“What’s that blue pants leg for, hangin’ down from your coat tail?”
“Why—why—that’s the el’funt’s tail,” Danny replied reluctantly.
“My gorry!” cried Darn, giving way to shrieks of laughter so that he had to sit down on the ground and double up with the paroxysms of mirth. “An el’funt’s tail! Oh, my gorry!” and again he rocked back and forth, holding his sides. Then he was attacked by a fit of coughing and finally, when he got his breath, he said:
“Don’t you kids know nothing of national history? Hain’t you ever seen a picture of an el’funt? Its tail is nothing like that a-tall.”
“How’s it different?” Danny asked in a very meek voice.
“It’s small and round, like a rope,” Jerry interposed quickly.

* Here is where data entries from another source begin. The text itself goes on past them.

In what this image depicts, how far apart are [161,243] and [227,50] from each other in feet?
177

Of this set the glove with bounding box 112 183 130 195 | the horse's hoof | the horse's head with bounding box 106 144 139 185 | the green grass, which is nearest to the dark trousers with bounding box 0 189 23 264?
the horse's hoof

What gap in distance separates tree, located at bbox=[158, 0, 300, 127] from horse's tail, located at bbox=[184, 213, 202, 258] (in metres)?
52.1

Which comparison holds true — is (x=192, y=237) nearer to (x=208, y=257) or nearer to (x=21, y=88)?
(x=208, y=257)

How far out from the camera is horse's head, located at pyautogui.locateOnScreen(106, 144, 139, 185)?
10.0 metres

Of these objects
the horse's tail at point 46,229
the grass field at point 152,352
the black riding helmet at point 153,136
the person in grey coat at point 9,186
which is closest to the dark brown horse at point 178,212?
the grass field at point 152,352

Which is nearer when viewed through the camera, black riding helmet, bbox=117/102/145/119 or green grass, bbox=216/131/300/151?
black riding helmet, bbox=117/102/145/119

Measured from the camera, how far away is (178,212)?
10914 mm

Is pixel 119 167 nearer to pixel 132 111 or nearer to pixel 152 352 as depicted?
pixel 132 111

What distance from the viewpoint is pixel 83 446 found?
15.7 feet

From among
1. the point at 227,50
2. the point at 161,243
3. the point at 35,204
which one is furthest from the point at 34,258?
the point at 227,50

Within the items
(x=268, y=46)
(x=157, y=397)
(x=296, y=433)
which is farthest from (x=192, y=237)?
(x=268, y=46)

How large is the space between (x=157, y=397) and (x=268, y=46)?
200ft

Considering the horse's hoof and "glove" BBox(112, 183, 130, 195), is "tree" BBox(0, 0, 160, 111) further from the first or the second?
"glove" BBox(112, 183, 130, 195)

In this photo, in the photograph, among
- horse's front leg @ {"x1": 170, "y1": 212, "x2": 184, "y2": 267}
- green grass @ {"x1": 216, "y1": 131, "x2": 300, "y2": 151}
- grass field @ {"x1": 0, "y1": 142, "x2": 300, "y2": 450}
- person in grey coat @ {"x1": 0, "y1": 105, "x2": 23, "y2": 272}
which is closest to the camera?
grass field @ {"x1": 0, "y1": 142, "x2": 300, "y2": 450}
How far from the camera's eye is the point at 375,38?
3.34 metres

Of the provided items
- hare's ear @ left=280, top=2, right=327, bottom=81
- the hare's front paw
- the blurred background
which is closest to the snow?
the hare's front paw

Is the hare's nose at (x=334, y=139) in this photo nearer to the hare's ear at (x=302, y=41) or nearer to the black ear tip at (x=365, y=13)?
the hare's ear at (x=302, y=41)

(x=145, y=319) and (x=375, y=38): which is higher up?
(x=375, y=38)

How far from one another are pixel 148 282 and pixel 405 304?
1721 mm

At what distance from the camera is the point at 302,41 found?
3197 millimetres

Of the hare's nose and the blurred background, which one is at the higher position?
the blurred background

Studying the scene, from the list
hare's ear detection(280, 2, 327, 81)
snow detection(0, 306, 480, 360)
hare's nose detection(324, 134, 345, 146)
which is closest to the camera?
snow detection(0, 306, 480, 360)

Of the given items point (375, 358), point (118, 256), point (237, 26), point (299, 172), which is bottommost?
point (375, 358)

“Of course it is,” was Darn’s comment.
“I told him so!” exclaimed Jerry.
“But how’d I know that you knew,” asked Danny, aggrieved, “when you didn’t know how you knew?”

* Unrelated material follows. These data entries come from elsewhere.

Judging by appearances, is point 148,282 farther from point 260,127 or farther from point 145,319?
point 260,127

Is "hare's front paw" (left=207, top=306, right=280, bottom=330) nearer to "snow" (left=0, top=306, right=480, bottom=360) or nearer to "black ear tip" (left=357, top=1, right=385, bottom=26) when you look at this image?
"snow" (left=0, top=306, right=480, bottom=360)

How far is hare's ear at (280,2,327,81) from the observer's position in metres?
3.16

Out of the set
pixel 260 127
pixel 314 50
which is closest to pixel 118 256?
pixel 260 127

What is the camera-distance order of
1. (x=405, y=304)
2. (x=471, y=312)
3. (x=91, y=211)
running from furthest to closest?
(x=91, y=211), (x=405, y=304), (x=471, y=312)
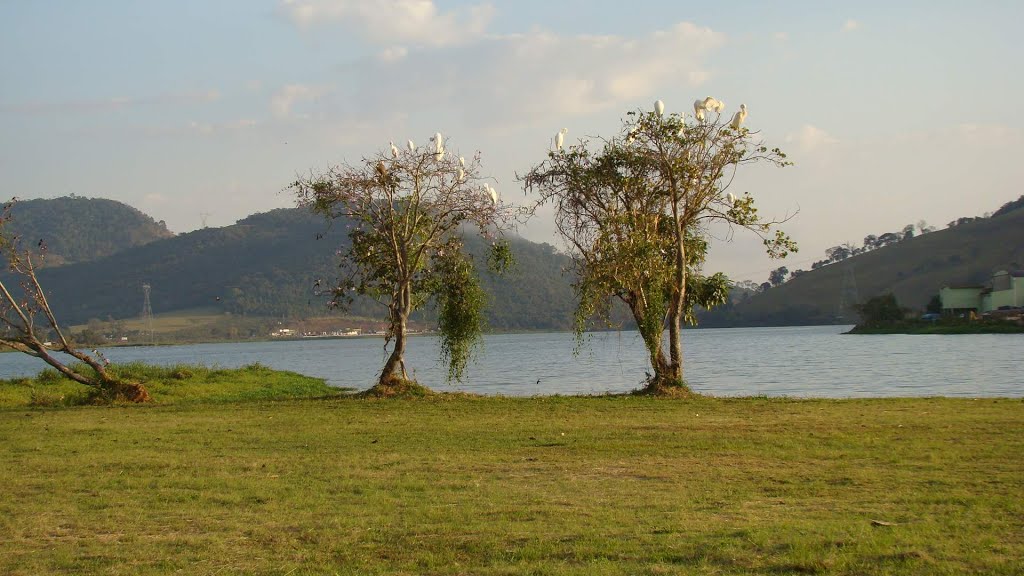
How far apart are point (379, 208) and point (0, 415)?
967cm

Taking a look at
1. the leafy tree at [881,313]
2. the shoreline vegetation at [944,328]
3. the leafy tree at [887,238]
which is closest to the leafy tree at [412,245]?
the shoreline vegetation at [944,328]

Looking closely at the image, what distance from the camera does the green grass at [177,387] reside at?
2550 centimetres

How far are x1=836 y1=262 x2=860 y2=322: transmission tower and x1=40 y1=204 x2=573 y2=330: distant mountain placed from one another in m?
42.2

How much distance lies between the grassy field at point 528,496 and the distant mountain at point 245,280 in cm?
13537

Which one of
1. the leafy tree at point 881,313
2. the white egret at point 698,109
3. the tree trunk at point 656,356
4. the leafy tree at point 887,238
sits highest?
the leafy tree at point 887,238

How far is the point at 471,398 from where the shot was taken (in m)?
23.5

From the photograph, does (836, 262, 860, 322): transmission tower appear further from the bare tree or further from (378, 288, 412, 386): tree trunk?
the bare tree

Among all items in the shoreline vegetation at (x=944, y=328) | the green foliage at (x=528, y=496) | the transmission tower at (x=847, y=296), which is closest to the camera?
the green foliage at (x=528, y=496)

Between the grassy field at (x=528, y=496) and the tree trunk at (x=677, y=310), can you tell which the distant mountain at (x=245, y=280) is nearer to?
the tree trunk at (x=677, y=310)

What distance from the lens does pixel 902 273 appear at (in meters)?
136

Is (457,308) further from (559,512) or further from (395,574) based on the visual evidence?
(395,574)

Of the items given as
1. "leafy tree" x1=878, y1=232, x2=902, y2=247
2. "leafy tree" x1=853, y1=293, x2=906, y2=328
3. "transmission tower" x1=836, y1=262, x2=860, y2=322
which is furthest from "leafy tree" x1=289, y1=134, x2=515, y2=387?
"leafy tree" x1=878, y1=232, x2=902, y2=247

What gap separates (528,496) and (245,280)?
6685 inches

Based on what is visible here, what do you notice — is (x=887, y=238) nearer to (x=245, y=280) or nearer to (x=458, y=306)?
(x=245, y=280)
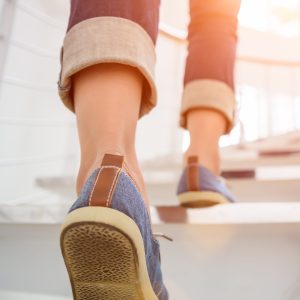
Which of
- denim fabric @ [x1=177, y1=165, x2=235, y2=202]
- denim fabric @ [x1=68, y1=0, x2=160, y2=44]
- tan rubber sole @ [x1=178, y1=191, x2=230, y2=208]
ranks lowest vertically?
tan rubber sole @ [x1=178, y1=191, x2=230, y2=208]

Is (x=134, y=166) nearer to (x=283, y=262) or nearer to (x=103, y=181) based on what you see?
(x=103, y=181)

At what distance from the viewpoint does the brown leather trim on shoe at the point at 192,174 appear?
821 millimetres

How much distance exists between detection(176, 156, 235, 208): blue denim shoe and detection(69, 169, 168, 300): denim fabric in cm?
36

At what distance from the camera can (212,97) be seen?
0.81 m

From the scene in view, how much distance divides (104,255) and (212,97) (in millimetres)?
535

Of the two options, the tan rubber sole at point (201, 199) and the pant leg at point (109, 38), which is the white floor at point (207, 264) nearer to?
the tan rubber sole at point (201, 199)

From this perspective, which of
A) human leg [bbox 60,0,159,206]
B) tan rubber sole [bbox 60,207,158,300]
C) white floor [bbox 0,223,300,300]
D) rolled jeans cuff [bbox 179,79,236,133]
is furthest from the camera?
rolled jeans cuff [bbox 179,79,236,133]

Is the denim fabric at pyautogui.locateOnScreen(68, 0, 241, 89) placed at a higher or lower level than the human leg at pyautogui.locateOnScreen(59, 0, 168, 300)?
higher

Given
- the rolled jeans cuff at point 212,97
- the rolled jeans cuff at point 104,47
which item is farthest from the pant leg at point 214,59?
the rolled jeans cuff at point 104,47

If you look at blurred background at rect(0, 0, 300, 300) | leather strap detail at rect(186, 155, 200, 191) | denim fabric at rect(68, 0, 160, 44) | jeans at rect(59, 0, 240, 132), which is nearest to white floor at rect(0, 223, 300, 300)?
blurred background at rect(0, 0, 300, 300)

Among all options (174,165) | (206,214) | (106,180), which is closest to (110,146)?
(106,180)

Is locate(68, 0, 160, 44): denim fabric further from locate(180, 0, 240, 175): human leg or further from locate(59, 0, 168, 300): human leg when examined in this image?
locate(180, 0, 240, 175): human leg

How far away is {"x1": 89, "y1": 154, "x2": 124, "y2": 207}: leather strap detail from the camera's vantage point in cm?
38

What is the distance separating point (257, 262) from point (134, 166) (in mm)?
366
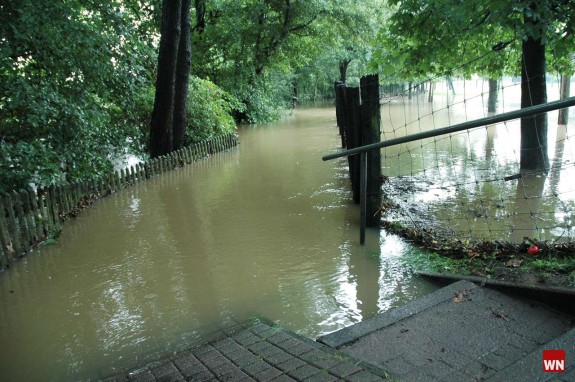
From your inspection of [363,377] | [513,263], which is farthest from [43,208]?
[513,263]

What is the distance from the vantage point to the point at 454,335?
3580mm

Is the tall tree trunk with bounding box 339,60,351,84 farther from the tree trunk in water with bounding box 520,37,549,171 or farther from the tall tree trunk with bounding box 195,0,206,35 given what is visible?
the tree trunk in water with bounding box 520,37,549,171

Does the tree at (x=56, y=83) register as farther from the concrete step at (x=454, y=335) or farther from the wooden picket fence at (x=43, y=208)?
the concrete step at (x=454, y=335)

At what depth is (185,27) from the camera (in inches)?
551

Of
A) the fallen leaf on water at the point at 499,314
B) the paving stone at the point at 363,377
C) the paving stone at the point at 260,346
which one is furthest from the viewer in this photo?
the fallen leaf on water at the point at 499,314

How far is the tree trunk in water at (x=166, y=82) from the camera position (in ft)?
42.1

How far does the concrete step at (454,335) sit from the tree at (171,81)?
11.0 metres

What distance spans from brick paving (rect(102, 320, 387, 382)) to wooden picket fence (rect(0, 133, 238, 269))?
398cm

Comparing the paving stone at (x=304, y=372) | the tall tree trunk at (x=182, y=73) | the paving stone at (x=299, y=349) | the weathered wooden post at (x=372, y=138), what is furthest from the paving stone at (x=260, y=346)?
the tall tree trunk at (x=182, y=73)

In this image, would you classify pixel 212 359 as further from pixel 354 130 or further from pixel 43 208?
pixel 354 130

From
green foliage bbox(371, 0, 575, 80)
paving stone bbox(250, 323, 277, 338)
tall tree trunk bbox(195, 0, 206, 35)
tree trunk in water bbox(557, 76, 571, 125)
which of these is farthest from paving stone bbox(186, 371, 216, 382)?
tall tree trunk bbox(195, 0, 206, 35)

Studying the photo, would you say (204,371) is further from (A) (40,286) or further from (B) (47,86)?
(B) (47,86)

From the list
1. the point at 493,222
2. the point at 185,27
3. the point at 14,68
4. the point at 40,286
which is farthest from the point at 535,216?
the point at 185,27

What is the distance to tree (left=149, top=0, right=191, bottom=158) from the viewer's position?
1291 centimetres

“I don’t know,” was all the explanation that Jerry could give.
“All I can say is, you’d better study national history, Danny, and learn how the four-footed friends of man are made,” remarked Darn.
“How do you know el’funts’ tails are small and round?” asked Chris.
“Because I’m no dumb-head and learn things.”
“I ain’t no dumb-head,” protested Chris and at the same time Danny asserted:
“Chris ain’t no dumb-head.”
Jerry saw the green elephant’s front feet double up and he jumped down from the barrel, a little bit scared.
“He is, too,” said Darn, “and so are you. Jerry Elbow there’s got more sense than both of you put together, even if he ain’t got no father and mother.”
“I haven’t either,” said Jerry. “I jest somehow knew one thing Danny didn’t about el’funts’ tails. Danny knows lots more’n I do.”
“I guess you’d better take that back about Chris bein’ a dumb-head,” threatened Danny, scowling from under the elephant’s trunk.
“An’ you’d better take it back about Danny’s bein’ one,” remarked Chris.
“I won’t any such thing,” retorted Darn.
“We’ll make you,” challenged Danny, all his Irish fighting blood up.
“I’d like to see the kid could make me do anything I didn’t want to,” and Darn doubled up his fists and flung them out in the air at an imaginary adversary.
“I’ll show you,” Danny boasted and quickly divested himself of the elephant’s skin.
“Take a board,” cautioned Chris, “an’ then you can keep him from runnin’ in on you.” Chris followed his own advice and Darn, seeing himself attacked from two sides, one of his foes armed, decided he would live to fight another day and scrambled over the fence.
“Yah!” he cried in derision from the alley. “Dumb-heads! Dumb-heads! Oh, Chris, you blue-eyed beauty, turn around and do your duty! Blue-eyed beauty!”
He dodged just in time to avoid the board which Chris, incensed at that most horrible of epithets—for his eyes were blue—had hurled at him with all his might.